**Текст для чтения**
В международном вагоне нам приготовили два купе: в одном супруги Селивановы, в другом — Елина и я. Для наших женщин были места и в мягком вагоне, еще было два купированных жестких и несколько мест в общем плацкартном вагоне. Фадеев ехал в общем, наотрез отказавшись от купированного.

К нам с Елиной часто приходили в гости товарищи, а у Селивановых организовался преферанс. Ехали хорошо, дружно, питались в вагоне-ресторане. За всю поездку мы не истратили ни копейки, только во Владивостоке, в магазинах, поэтому с удовольствием «сорили» деньгами в ресторане. (Мы получили за неиспользованный отпуск двойную зарплату и суточные — это была для каждого из нас довольно солидная сумма.)

В дороге произошел такой случай. Рядом в купе ехали двое, один из них — военный — был необыкновенно мрачен, за несколько суток не произнес ни одного слова и много пил. Как-то Фадеев пришел к нам в гости. По соседству, у Селивановых, играли в преферанс, там был и мой муж, мы собирались пойти все вместе в ресторан ужинать. Я и Александр Александрович вышли из купе, где переодевалась Елина, как вдруг соседняя дверь с треском откатилась и мрачный военный с неразборчивыми выкриками пробил оба зеркальных стекла в окне коридора — очевидно, чем-то металлическим, Руки его были окровавлены. Александр Александрович, подбежав к нему, пытался его унять, что-то говорил, а тот вдруг вцепился этими страшными руками Фадееву в горло и стал его душить, грязно ругаясь. Я заорала что было силы: «Коля!» Муж выскочил и бросился оттаскивать военного, пытаясь расцепить руки. Прибежал проводник, кто-то еще, и начали бороться с этим страшным человеком, а он, как бы опомнясь, выкрикивал: «Я Германн! Тройка, семерка, туз!» Тут вышел его попутчик, ловким приемом уложил хулигана плашмя, и его унесли в служебное купе.

О ресторане не могло быть речи, у Фадеева были запачканы кровью руки и шея, Дорохин тоже был в кровавых пятнах. Когда оба привели себя в порядок, а Петр Селиванов дал им свои рубашки, к нам постучал человек, ехавший с тем сумасшедшим. Он очень вежливо, но спокойно извинился, сказав, что виновного снимут с поезда на ближайшей станции и что ужин принесут нам в купе, ясно давая понять, что огласка нежелательна.

**Исходные данные**

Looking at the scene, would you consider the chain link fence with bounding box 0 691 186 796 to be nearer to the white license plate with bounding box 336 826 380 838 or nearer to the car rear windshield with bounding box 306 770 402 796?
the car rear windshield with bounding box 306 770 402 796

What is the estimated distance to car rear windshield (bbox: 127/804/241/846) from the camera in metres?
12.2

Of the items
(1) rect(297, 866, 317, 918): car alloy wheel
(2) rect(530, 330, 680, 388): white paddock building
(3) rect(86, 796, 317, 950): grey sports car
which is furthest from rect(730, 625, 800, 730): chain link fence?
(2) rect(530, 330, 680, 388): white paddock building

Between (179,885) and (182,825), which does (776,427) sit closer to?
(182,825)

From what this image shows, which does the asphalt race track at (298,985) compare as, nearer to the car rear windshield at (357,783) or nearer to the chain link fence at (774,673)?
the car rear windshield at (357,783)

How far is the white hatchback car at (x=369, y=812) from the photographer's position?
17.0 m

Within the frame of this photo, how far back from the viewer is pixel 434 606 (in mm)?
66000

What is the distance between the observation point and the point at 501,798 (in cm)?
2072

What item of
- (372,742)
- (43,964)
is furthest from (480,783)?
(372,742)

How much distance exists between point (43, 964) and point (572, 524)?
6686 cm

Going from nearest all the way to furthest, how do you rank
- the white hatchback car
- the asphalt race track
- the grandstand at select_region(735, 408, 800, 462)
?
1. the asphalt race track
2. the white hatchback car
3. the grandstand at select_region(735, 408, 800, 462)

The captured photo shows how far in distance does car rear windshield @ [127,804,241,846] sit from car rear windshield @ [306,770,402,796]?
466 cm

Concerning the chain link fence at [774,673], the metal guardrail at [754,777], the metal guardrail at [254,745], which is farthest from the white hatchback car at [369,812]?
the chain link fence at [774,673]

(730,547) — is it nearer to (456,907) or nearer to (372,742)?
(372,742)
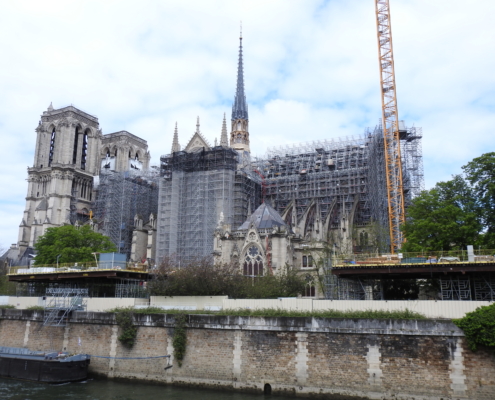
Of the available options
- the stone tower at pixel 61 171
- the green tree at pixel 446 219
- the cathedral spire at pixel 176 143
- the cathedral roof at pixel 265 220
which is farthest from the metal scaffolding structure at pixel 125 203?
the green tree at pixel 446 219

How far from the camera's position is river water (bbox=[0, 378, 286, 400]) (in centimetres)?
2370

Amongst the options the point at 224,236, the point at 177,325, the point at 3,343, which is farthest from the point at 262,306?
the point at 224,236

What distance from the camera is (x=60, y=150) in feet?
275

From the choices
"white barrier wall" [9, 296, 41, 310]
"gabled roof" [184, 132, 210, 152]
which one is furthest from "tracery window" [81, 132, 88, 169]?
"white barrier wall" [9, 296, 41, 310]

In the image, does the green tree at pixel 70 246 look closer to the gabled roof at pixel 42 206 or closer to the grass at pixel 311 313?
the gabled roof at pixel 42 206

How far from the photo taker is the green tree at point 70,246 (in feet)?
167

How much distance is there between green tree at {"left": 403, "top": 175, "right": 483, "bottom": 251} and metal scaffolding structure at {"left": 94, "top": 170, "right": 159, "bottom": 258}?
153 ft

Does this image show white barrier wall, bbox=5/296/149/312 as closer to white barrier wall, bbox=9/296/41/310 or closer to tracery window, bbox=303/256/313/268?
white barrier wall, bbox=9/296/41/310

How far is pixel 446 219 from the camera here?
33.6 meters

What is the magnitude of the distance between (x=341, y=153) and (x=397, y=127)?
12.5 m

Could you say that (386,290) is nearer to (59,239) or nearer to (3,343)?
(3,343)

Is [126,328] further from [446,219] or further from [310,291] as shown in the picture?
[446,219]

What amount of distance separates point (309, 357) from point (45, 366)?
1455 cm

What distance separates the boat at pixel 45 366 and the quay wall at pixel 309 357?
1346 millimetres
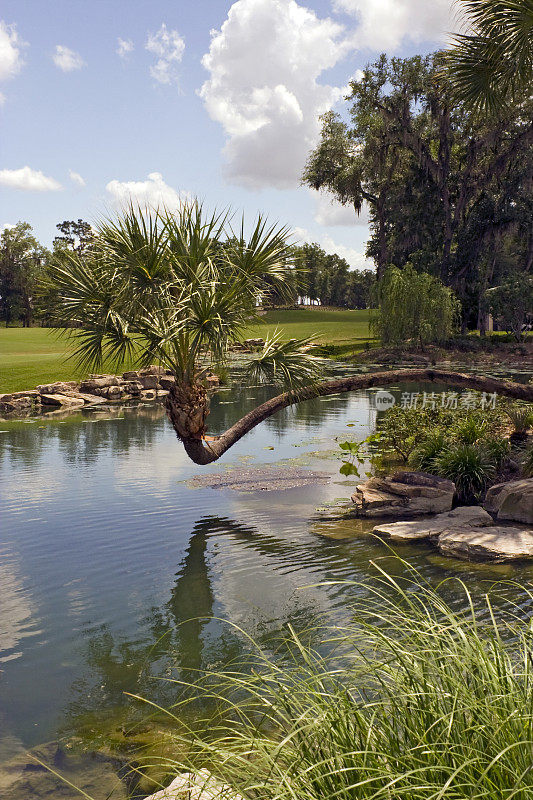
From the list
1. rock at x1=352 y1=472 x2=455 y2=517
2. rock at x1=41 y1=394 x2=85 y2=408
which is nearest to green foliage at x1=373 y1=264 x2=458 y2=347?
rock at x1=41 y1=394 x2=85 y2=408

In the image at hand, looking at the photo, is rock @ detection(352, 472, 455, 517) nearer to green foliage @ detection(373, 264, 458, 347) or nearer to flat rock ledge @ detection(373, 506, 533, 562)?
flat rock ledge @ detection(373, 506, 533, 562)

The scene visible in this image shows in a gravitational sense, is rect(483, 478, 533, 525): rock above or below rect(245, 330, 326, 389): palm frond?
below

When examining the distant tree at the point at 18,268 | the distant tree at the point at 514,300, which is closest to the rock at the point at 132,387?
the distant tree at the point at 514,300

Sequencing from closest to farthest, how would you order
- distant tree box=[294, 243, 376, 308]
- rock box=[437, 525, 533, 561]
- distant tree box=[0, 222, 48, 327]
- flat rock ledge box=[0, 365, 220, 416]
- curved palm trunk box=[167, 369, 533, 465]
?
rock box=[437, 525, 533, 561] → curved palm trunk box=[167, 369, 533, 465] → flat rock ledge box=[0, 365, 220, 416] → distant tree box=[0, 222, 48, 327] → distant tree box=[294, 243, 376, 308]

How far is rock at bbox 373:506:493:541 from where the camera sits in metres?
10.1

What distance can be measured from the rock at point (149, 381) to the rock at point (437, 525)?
--
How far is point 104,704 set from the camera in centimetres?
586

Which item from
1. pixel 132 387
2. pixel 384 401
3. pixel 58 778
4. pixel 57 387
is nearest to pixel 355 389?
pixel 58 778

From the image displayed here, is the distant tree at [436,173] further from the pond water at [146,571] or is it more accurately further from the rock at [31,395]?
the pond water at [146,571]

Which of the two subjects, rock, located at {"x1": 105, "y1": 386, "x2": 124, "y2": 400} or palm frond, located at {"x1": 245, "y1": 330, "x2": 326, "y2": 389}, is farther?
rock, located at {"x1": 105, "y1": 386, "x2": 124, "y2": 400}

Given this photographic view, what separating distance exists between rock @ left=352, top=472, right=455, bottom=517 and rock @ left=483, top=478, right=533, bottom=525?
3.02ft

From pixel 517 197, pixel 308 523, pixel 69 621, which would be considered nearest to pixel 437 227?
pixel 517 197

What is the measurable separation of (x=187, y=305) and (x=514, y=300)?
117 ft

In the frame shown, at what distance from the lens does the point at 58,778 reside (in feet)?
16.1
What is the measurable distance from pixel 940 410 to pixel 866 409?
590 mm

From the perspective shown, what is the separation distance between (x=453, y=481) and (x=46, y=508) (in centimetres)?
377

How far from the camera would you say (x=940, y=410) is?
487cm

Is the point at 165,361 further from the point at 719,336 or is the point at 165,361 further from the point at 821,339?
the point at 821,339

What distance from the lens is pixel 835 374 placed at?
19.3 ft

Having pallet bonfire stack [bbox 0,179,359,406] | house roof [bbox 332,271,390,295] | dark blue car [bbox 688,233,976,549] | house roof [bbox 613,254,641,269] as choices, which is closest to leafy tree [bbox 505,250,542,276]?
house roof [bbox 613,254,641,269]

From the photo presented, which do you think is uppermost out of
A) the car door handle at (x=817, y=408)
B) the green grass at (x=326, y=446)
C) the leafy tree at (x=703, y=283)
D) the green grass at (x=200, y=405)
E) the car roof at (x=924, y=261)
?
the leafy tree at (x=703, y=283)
==
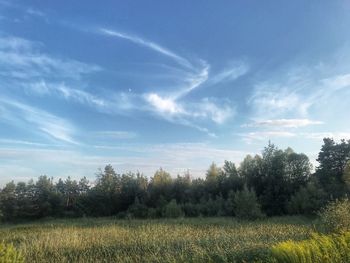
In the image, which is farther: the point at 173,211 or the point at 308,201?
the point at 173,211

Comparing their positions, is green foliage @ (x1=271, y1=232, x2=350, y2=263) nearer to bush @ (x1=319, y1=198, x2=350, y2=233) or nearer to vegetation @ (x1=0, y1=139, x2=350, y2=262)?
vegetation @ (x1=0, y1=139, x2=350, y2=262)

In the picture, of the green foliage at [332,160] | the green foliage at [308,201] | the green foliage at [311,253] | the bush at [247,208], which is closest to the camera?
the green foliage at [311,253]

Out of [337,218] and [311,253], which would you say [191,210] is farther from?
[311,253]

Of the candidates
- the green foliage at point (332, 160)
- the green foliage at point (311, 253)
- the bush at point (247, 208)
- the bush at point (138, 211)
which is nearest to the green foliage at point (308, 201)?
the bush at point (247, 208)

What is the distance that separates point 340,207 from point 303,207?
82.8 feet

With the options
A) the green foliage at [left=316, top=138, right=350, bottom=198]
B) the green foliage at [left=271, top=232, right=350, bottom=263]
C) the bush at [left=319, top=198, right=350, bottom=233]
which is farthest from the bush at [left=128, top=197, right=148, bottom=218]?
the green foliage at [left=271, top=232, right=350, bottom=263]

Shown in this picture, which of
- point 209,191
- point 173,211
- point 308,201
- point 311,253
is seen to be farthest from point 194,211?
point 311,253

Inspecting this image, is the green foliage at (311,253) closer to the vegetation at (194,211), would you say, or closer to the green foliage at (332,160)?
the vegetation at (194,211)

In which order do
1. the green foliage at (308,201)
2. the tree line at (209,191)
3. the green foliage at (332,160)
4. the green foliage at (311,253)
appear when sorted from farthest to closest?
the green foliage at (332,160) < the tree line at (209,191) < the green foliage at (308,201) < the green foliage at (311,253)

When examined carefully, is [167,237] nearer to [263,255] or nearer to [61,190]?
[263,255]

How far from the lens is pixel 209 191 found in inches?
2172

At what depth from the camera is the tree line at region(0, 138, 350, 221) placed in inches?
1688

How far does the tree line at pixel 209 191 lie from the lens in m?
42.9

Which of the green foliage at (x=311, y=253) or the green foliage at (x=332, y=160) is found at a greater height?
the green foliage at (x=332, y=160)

**Задание A**
В каком вагоне ехал Фадеев, если судить по отрывку?
**Задание B**
Перепишите из отрывка всё, начиная со слов "В международном вагоне" и до слов "довольно солидная сумма.)".
Материал самостоятельный и с отрывком не связан.

**Решение A**
В общем вагоне: от купированного он наотрез отказался.

**Решение B**
В международном вагоне нам приготовили два купе: в одном супруги Селивановы, в другом — Елина и я. Для наших женщин были места и в мягком вагоне, еще было два купированных жестких и несколько мест в общем плацкартном вагоне. Фадеев ехал в общем, наотрез отказавшись от купированного.

К нам с Елиной часто приходили в гости товарищи, а у Селивановых организовался преферанс. Ехали хорошо, дружно, питались в вагоне-ресторане. За всю поездку мы не истратили ни копейки, только во Владивостоке, в магазинах, поэтому с удовольствием «сорили» деньгами в ресторане. (Мы получили за неиспользованный отпуск двойную зарплату и суточные — это была для каждого из нас довольно солидная сумма.)